It is a Java implementation of a syntactically rich, rule-based within-document coreference system very similar to (the syntactic components of) Haghighi and Klein (2009). It is useful as a starting point for incorporating coreference into larger information extraction and natural language processing systems. For example, by tweaking the gazetteers, customzing mention identification, turning the syntactic rules into log-linear features, etc., it can be made useful for a variety of applications.
It was developed by Brendan O'Connor and Michael Heilman, students in Noah Smith's ARK research group.
Enter a few sentences of text in the box below (or click on an example) and then click "Resolve." The system will take a few seconds per sentence to respond.
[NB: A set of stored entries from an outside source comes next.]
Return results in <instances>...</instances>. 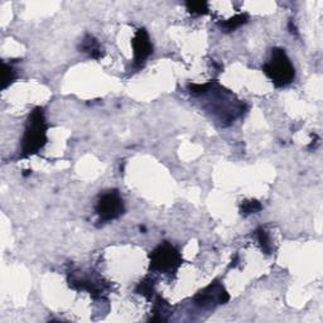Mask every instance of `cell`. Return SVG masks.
Listing matches in <instances>:
<instances>
[{"label": "cell", "instance_id": "obj_4", "mask_svg": "<svg viewBox=\"0 0 323 323\" xmlns=\"http://www.w3.org/2000/svg\"><path fill=\"white\" fill-rule=\"evenodd\" d=\"M124 202L116 189L104 193L96 203L95 211L99 216V222L106 223L119 218L124 213Z\"/></svg>", "mask_w": 323, "mask_h": 323}, {"label": "cell", "instance_id": "obj_5", "mask_svg": "<svg viewBox=\"0 0 323 323\" xmlns=\"http://www.w3.org/2000/svg\"><path fill=\"white\" fill-rule=\"evenodd\" d=\"M229 299H230V296L225 290V288L218 283L211 284L195 297V302L203 308H207V307L210 308L215 304H225L228 303Z\"/></svg>", "mask_w": 323, "mask_h": 323}, {"label": "cell", "instance_id": "obj_12", "mask_svg": "<svg viewBox=\"0 0 323 323\" xmlns=\"http://www.w3.org/2000/svg\"><path fill=\"white\" fill-rule=\"evenodd\" d=\"M263 206L262 203L256 200H247V201H244L240 206V213L244 216H249L252 215V213H257L259 211H262Z\"/></svg>", "mask_w": 323, "mask_h": 323}, {"label": "cell", "instance_id": "obj_10", "mask_svg": "<svg viewBox=\"0 0 323 323\" xmlns=\"http://www.w3.org/2000/svg\"><path fill=\"white\" fill-rule=\"evenodd\" d=\"M135 293L140 294V296L148 299L152 298L153 294H154V280L150 279V278H145L144 280L138 284V286L135 288Z\"/></svg>", "mask_w": 323, "mask_h": 323}, {"label": "cell", "instance_id": "obj_16", "mask_svg": "<svg viewBox=\"0 0 323 323\" xmlns=\"http://www.w3.org/2000/svg\"><path fill=\"white\" fill-rule=\"evenodd\" d=\"M238 264H239V256H235V259H234L233 262H231L230 267H231V268H235Z\"/></svg>", "mask_w": 323, "mask_h": 323}, {"label": "cell", "instance_id": "obj_6", "mask_svg": "<svg viewBox=\"0 0 323 323\" xmlns=\"http://www.w3.org/2000/svg\"><path fill=\"white\" fill-rule=\"evenodd\" d=\"M132 46L133 52H134V64L137 67H142L153 52V46L150 43L149 36H148L144 28H140L137 30L132 41Z\"/></svg>", "mask_w": 323, "mask_h": 323}, {"label": "cell", "instance_id": "obj_11", "mask_svg": "<svg viewBox=\"0 0 323 323\" xmlns=\"http://www.w3.org/2000/svg\"><path fill=\"white\" fill-rule=\"evenodd\" d=\"M17 77L14 69L10 64L2 62V90H5Z\"/></svg>", "mask_w": 323, "mask_h": 323}, {"label": "cell", "instance_id": "obj_1", "mask_svg": "<svg viewBox=\"0 0 323 323\" xmlns=\"http://www.w3.org/2000/svg\"><path fill=\"white\" fill-rule=\"evenodd\" d=\"M47 143V122L42 108H36L28 118L23 137L22 157L36 154Z\"/></svg>", "mask_w": 323, "mask_h": 323}, {"label": "cell", "instance_id": "obj_14", "mask_svg": "<svg viewBox=\"0 0 323 323\" xmlns=\"http://www.w3.org/2000/svg\"><path fill=\"white\" fill-rule=\"evenodd\" d=\"M187 10L195 15H205L208 13V4L206 2H187Z\"/></svg>", "mask_w": 323, "mask_h": 323}, {"label": "cell", "instance_id": "obj_15", "mask_svg": "<svg viewBox=\"0 0 323 323\" xmlns=\"http://www.w3.org/2000/svg\"><path fill=\"white\" fill-rule=\"evenodd\" d=\"M289 29H290V33L292 35H298V32H297V28H296V25L293 24V20H290V22H289Z\"/></svg>", "mask_w": 323, "mask_h": 323}, {"label": "cell", "instance_id": "obj_13", "mask_svg": "<svg viewBox=\"0 0 323 323\" xmlns=\"http://www.w3.org/2000/svg\"><path fill=\"white\" fill-rule=\"evenodd\" d=\"M256 238L257 241H259L260 246H262V250L265 252V254H270L272 252V242H270V238L268 235L267 231L263 228L257 229L256 230Z\"/></svg>", "mask_w": 323, "mask_h": 323}, {"label": "cell", "instance_id": "obj_8", "mask_svg": "<svg viewBox=\"0 0 323 323\" xmlns=\"http://www.w3.org/2000/svg\"><path fill=\"white\" fill-rule=\"evenodd\" d=\"M247 19H249V15H247L246 13H242V14L235 15V17L230 18V19H228L226 22H223L222 24H221V28H222V30L225 33L234 32V30H236L238 28H240L241 25H244L245 23L247 22Z\"/></svg>", "mask_w": 323, "mask_h": 323}, {"label": "cell", "instance_id": "obj_9", "mask_svg": "<svg viewBox=\"0 0 323 323\" xmlns=\"http://www.w3.org/2000/svg\"><path fill=\"white\" fill-rule=\"evenodd\" d=\"M153 318H150L152 322H166L167 317L166 314L169 313V306L166 301H164L162 297H158L157 301H155L154 309H153Z\"/></svg>", "mask_w": 323, "mask_h": 323}, {"label": "cell", "instance_id": "obj_7", "mask_svg": "<svg viewBox=\"0 0 323 323\" xmlns=\"http://www.w3.org/2000/svg\"><path fill=\"white\" fill-rule=\"evenodd\" d=\"M80 49L85 53H88V56L92 57V58L99 59L104 56V52L101 49L100 44H99L98 40L92 36L87 35L85 38L82 40V43H81Z\"/></svg>", "mask_w": 323, "mask_h": 323}, {"label": "cell", "instance_id": "obj_3", "mask_svg": "<svg viewBox=\"0 0 323 323\" xmlns=\"http://www.w3.org/2000/svg\"><path fill=\"white\" fill-rule=\"evenodd\" d=\"M149 257L150 270L164 273V274L176 273L182 264V256L178 250L168 242H164L155 247Z\"/></svg>", "mask_w": 323, "mask_h": 323}, {"label": "cell", "instance_id": "obj_2", "mask_svg": "<svg viewBox=\"0 0 323 323\" xmlns=\"http://www.w3.org/2000/svg\"><path fill=\"white\" fill-rule=\"evenodd\" d=\"M263 71L278 87L289 85L296 77L293 64L283 48L273 49L272 58L268 63L264 64Z\"/></svg>", "mask_w": 323, "mask_h": 323}]
</instances>
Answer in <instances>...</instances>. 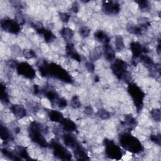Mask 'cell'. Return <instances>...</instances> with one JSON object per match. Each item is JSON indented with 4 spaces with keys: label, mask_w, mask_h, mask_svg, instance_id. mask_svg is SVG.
<instances>
[{
    "label": "cell",
    "mask_w": 161,
    "mask_h": 161,
    "mask_svg": "<svg viewBox=\"0 0 161 161\" xmlns=\"http://www.w3.org/2000/svg\"><path fill=\"white\" fill-rule=\"evenodd\" d=\"M120 143L127 150L136 153L140 152L142 148L140 142L130 134L125 133L121 135Z\"/></svg>",
    "instance_id": "1"
},
{
    "label": "cell",
    "mask_w": 161,
    "mask_h": 161,
    "mask_svg": "<svg viewBox=\"0 0 161 161\" xmlns=\"http://www.w3.org/2000/svg\"><path fill=\"white\" fill-rule=\"evenodd\" d=\"M17 71L19 74H21L28 79H33L35 75V70L27 63H21L18 65Z\"/></svg>",
    "instance_id": "2"
},
{
    "label": "cell",
    "mask_w": 161,
    "mask_h": 161,
    "mask_svg": "<svg viewBox=\"0 0 161 161\" xmlns=\"http://www.w3.org/2000/svg\"><path fill=\"white\" fill-rule=\"evenodd\" d=\"M1 26L4 30L6 31L16 33L19 31V25L16 22L10 19H5L1 22Z\"/></svg>",
    "instance_id": "3"
},
{
    "label": "cell",
    "mask_w": 161,
    "mask_h": 161,
    "mask_svg": "<svg viewBox=\"0 0 161 161\" xmlns=\"http://www.w3.org/2000/svg\"><path fill=\"white\" fill-rule=\"evenodd\" d=\"M106 153L109 157H114L117 158L118 157H121L122 152L121 149L116 145H115L112 142L109 141L108 143H106Z\"/></svg>",
    "instance_id": "4"
},
{
    "label": "cell",
    "mask_w": 161,
    "mask_h": 161,
    "mask_svg": "<svg viewBox=\"0 0 161 161\" xmlns=\"http://www.w3.org/2000/svg\"><path fill=\"white\" fill-rule=\"evenodd\" d=\"M104 10L105 11V13H116L117 11L119 10V6L116 4H113L111 2H108L106 3V4L103 5Z\"/></svg>",
    "instance_id": "5"
},
{
    "label": "cell",
    "mask_w": 161,
    "mask_h": 161,
    "mask_svg": "<svg viewBox=\"0 0 161 161\" xmlns=\"http://www.w3.org/2000/svg\"><path fill=\"white\" fill-rule=\"evenodd\" d=\"M115 47L118 50H121L124 47L123 39L121 36H116L115 39Z\"/></svg>",
    "instance_id": "6"
},
{
    "label": "cell",
    "mask_w": 161,
    "mask_h": 161,
    "mask_svg": "<svg viewBox=\"0 0 161 161\" xmlns=\"http://www.w3.org/2000/svg\"><path fill=\"white\" fill-rule=\"evenodd\" d=\"M160 111L159 109H155L152 111V116L155 120H160Z\"/></svg>",
    "instance_id": "7"
}]
</instances>
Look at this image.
Download a release: arkref-20110321.tgz
We are working on a real tech report describing it, but in the meantime, a preliminary document is available with the code. Please first read:
Aria Haghighi and Dan Klein. Simple Coreference Resolution with Rich Syntactic and Semantic Features. EMNLP 2009.
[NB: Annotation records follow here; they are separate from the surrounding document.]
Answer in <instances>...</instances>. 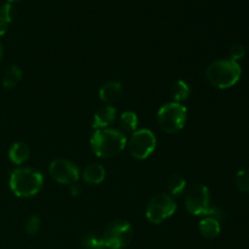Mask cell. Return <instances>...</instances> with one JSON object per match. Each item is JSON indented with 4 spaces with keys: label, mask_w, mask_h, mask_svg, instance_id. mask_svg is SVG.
<instances>
[{
    "label": "cell",
    "mask_w": 249,
    "mask_h": 249,
    "mask_svg": "<svg viewBox=\"0 0 249 249\" xmlns=\"http://www.w3.org/2000/svg\"><path fill=\"white\" fill-rule=\"evenodd\" d=\"M40 230V218L36 215H32L26 225V231L28 235L34 236Z\"/></svg>",
    "instance_id": "21"
},
{
    "label": "cell",
    "mask_w": 249,
    "mask_h": 249,
    "mask_svg": "<svg viewBox=\"0 0 249 249\" xmlns=\"http://www.w3.org/2000/svg\"><path fill=\"white\" fill-rule=\"evenodd\" d=\"M186 187V180L180 175L174 174L168 179V189L173 196H178V195L182 194Z\"/></svg>",
    "instance_id": "18"
},
{
    "label": "cell",
    "mask_w": 249,
    "mask_h": 249,
    "mask_svg": "<svg viewBox=\"0 0 249 249\" xmlns=\"http://www.w3.org/2000/svg\"><path fill=\"white\" fill-rule=\"evenodd\" d=\"M44 178L36 170L31 168H18L10 177V189L21 198L36 196L43 187Z\"/></svg>",
    "instance_id": "2"
},
{
    "label": "cell",
    "mask_w": 249,
    "mask_h": 249,
    "mask_svg": "<svg viewBox=\"0 0 249 249\" xmlns=\"http://www.w3.org/2000/svg\"><path fill=\"white\" fill-rule=\"evenodd\" d=\"M208 82L218 89L233 87L241 77V67L232 60H218L211 63L206 71Z\"/></svg>",
    "instance_id": "3"
},
{
    "label": "cell",
    "mask_w": 249,
    "mask_h": 249,
    "mask_svg": "<svg viewBox=\"0 0 249 249\" xmlns=\"http://www.w3.org/2000/svg\"><path fill=\"white\" fill-rule=\"evenodd\" d=\"M245 55H246V50L245 48H243V45H241V44H235V45L231 46L230 57L232 61L237 62L238 60H242V58L245 57Z\"/></svg>",
    "instance_id": "22"
},
{
    "label": "cell",
    "mask_w": 249,
    "mask_h": 249,
    "mask_svg": "<svg viewBox=\"0 0 249 249\" xmlns=\"http://www.w3.org/2000/svg\"><path fill=\"white\" fill-rule=\"evenodd\" d=\"M7 28H9V23L0 17V36L6 33Z\"/></svg>",
    "instance_id": "24"
},
{
    "label": "cell",
    "mask_w": 249,
    "mask_h": 249,
    "mask_svg": "<svg viewBox=\"0 0 249 249\" xmlns=\"http://www.w3.org/2000/svg\"><path fill=\"white\" fill-rule=\"evenodd\" d=\"M29 153H31V150L28 145L24 142H15L9 150V158L14 164L19 165L28 160Z\"/></svg>",
    "instance_id": "14"
},
{
    "label": "cell",
    "mask_w": 249,
    "mask_h": 249,
    "mask_svg": "<svg viewBox=\"0 0 249 249\" xmlns=\"http://www.w3.org/2000/svg\"><path fill=\"white\" fill-rule=\"evenodd\" d=\"M177 212V202L168 194H158L150 199L146 218L152 224H160Z\"/></svg>",
    "instance_id": "7"
},
{
    "label": "cell",
    "mask_w": 249,
    "mask_h": 249,
    "mask_svg": "<svg viewBox=\"0 0 249 249\" xmlns=\"http://www.w3.org/2000/svg\"><path fill=\"white\" fill-rule=\"evenodd\" d=\"M190 92H191V90H190L189 84H187L185 80H178V82L173 85L172 95L173 99H174V102L181 104L182 101L189 99Z\"/></svg>",
    "instance_id": "16"
},
{
    "label": "cell",
    "mask_w": 249,
    "mask_h": 249,
    "mask_svg": "<svg viewBox=\"0 0 249 249\" xmlns=\"http://www.w3.org/2000/svg\"><path fill=\"white\" fill-rule=\"evenodd\" d=\"M2 56H4V48H2V44L0 43V61H1Z\"/></svg>",
    "instance_id": "26"
},
{
    "label": "cell",
    "mask_w": 249,
    "mask_h": 249,
    "mask_svg": "<svg viewBox=\"0 0 249 249\" xmlns=\"http://www.w3.org/2000/svg\"><path fill=\"white\" fill-rule=\"evenodd\" d=\"M106 178V169L101 164H89L83 172V179L90 185L101 184Z\"/></svg>",
    "instance_id": "12"
},
{
    "label": "cell",
    "mask_w": 249,
    "mask_h": 249,
    "mask_svg": "<svg viewBox=\"0 0 249 249\" xmlns=\"http://www.w3.org/2000/svg\"><path fill=\"white\" fill-rule=\"evenodd\" d=\"M134 231L130 224L125 220H114L105 229L102 241L108 249H122L133 240Z\"/></svg>",
    "instance_id": "6"
},
{
    "label": "cell",
    "mask_w": 249,
    "mask_h": 249,
    "mask_svg": "<svg viewBox=\"0 0 249 249\" xmlns=\"http://www.w3.org/2000/svg\"><path fill=\"white\" fill-rule=\"evenodd\" d=\"M185 206L187 212L192 215H206L220 219L223 216L219 209L213 208L209 204L208 187L203 184H195L189 190L185 198Z\"/></svg>",
    "instance_id": "4"
},
{
    "label": "cell",
    "mask_w": 249,
    "mask_h": 249,
    "mask_svg": "<svg viewBox=\"0 0 249 249\" xmlns=\"http://www.w3.org/2000/svg\"><path fill=\"white\" fill-rule=\"evenodd\" d=\"M51 178L60 184H75L79 179V169L67 160H53L49 167Z\"/></svg>",
    "instance_id": "9"
},
{
    "label": "cell",
    "mask_w": 249,
    "mask_h": 249,
    "mask_svg": "<svg viewBox=\"0 0 249 249\" xmlns=\"http://www.w3.org/2000/svg\"><path fill=\"white\" fill-rule=\"evenodd\" d=\"M158 124L165 133L174 134L181 130L187 119V109L178 102H169L158 111Z\"/></svg>",
    "instance_id": "5"
},
{
    "label": "cell",
    "mask_w": 249,
    "mask_h": 249,
    "mask_svg": "<svg viewBox=\"0 0 249 249\" xmlns=\"http://www.w3.org/2000/svg\"><path fill=\"white\" fill-rule=\"evenodd\" d=\"M83 246L85 249H106L102 238L97 237L94 233L89 232L83 237Z\"/></svg>",
    "instance_id": "19"
},
{
    "label": "cell",
    "mask_w": 249,
    "mask_h": 249,
    "mask_svg": "<svg viewBox=\"0 0 249 249\" xmlns=\"http://www.w3.org/2000/svg\"><path fill=\"white\" fill-rule=\"evenodd\" d=\"M0 17L5 19L7 23H11L12 22V19H14V7H12L10 2H6V4H4L0 7Z\"/></svg>",
    "instance_id": "23"
},
{
    "label": "cell",
    "mask_w": 249,
    "mask_h": 249,
    "mask_svg": "<svg viewBox=\"0 0 249 249\" xmlns=\"http://www.w3.org/2000/svg\"><path fill=\"white\" fill-rule=\"evenodd\" d=\"M156 145H157V139L155 134L148 129H140L133 133L128 147L131 156L136 160H146L155 151Z\"/></svg>",
    "instance_id": "8"
},
{
    "label": "cell",
    "mask_w": 249,
    "mask_h": 249,
    "mask_svg": "<svg viewBox=\"0 0 249 249\" xmlns=\"http://www.w3.org/2000/svg\"><path fill=\"white\" fill-rule=\"evenodd\" d=\"M80 192V187L78 186L77 184H73L72 187H71V194H72V196H78Z\"/></svg>",
    "instance_id": "25"
},
{
    "label": "cell",
    "mask_w": 249,
    "mask_h": 249,
    "mask_svg": "<svg viewBox=\"0 0 249 249\" xmlns=\"http://www.w3.org/2000/svg\"><path fill=\"white\" fill-rule=\"evenodd\" d=\"M90 145L97 157L109 158L124 150L126 138L117 129H100L92 134Z\"/></svg>",
    "instance_id": "1"
},
{
    "label": "cell",
    "mask_w": 249,
    "mask_h": 249,
    "mask_svg": "<svg viewBox=\"0 0 249 249\" xmlns=\"http://www.w3.org/2000/svg\"><path fill=\"white\" fill-rule=\"evenodd\" d=\"M122 95V85L118 82H107L100 89V99L106 104H113Z\"/></svg>",
    "instance_id": "11"
},
{
    "label": "cell",
    "mask_w": 249,
    "mask_h": 249,
    "mask_svg": "<svg viewBox=\"0 0 249 249\" xmlns=\"http://www.w3.org/2000/svg\"><path fill=\"white\" fill-rule=\"evenodd\" d=\"M22 77H23V74H22L21 68L17 67V66H11L2 77V87L5 89H12L21 82Z\"/></svg>",
    "instance_id": "15"
},
{
    "label": "cell",
    "mask_w": 249,
    "mask_h": 249,
    "mask_svg": "<svg viewBox=\"0 0 249 249\" xmlns=\"http://www.w3.org/2000/svg\"><path fill=\"white\" fill-rule=\"evenodd\" d=\"M117 111L112 106H104L97 109L92 121V128L100 130V129H106L107 126L111 125L116 119Z\"/></svg>",
    "instance_id": "10"
},
{
    "label": "cell",
    "mask_w": 249,
    "mask_h": 249,
    "mask_svg": "<svg viewBox=\"0 0 249 249\" xmlns=\"http://www.w3.org/2000/svg\"><path fill=\"white\" fill-rule=\"evenodd\" d=\"M236 186L240 191L249 192V170L243 169L236 174Z\"/></svg>",
    "instance_id": "20"
},
{
    "label": "cell",
    "mask_w": 249,
    "mask_h": 249,
    "mask_svg": "<svg viewBox=\"0 0 249 249\" xmlns=\"http://www.w3.org/2000/svg\"><path fill=\"white\" fill-rule=\"evenodd\" d=\"M7 1H9V2H11V1H17V0H7Z\"/></svg>",
    "instance_id": "27"
},
{
    "label": "cell",
    "mask_w": 249,
    "mask_h": 249,
    "mask_svg": "<svg viewBox=\"0 0 249 249\" xmlns=\"http://www.w3.org/2000/svg\"><path fill=\"white\" fill-rule=\"evenodd\" d=\"M119 124L123 130L128 131V133H134L139 125V118L135 112L126 111L122 113L121 118H119Z\"/></svg>",
    "instance_id": "17"
},
{
    "label": "cell",
    "mask_w": 249,
    "mask_h": 249,
    "mask_svg": "<svg viewBox=\"0 0 249 249\" xmlns=\"http://www.w3.org/2000/svg\"><path fill=\"white\" fill-rule=\"evenodd\" d=\"M198 228L199 232L206 238H215L221 231L220 223H219L218 219L213 218V216H207L203 220L199 221Z\"/></svg>",
    "instance_id": "13"
}]
</instances>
Out of the box, it performs about as well as H&K's 2009 system on the development data set (we have not evaluated on the test dataset). Its F-score is slightly higher, and the precision/recall tradeoff is different. Note that there is no semantic compatibility subsystem ("+SEM-COMPAT") and that we use a supersense tagger (Ciaramita and Altun, EMNLP 2006) rather than a named entity recognizer.
It depends on having a phrase structure parser. We use the Stanford Parser and include it in the download. ARKref also makes heavy use of the Stanford Tregex library for implementation of syntactic rules.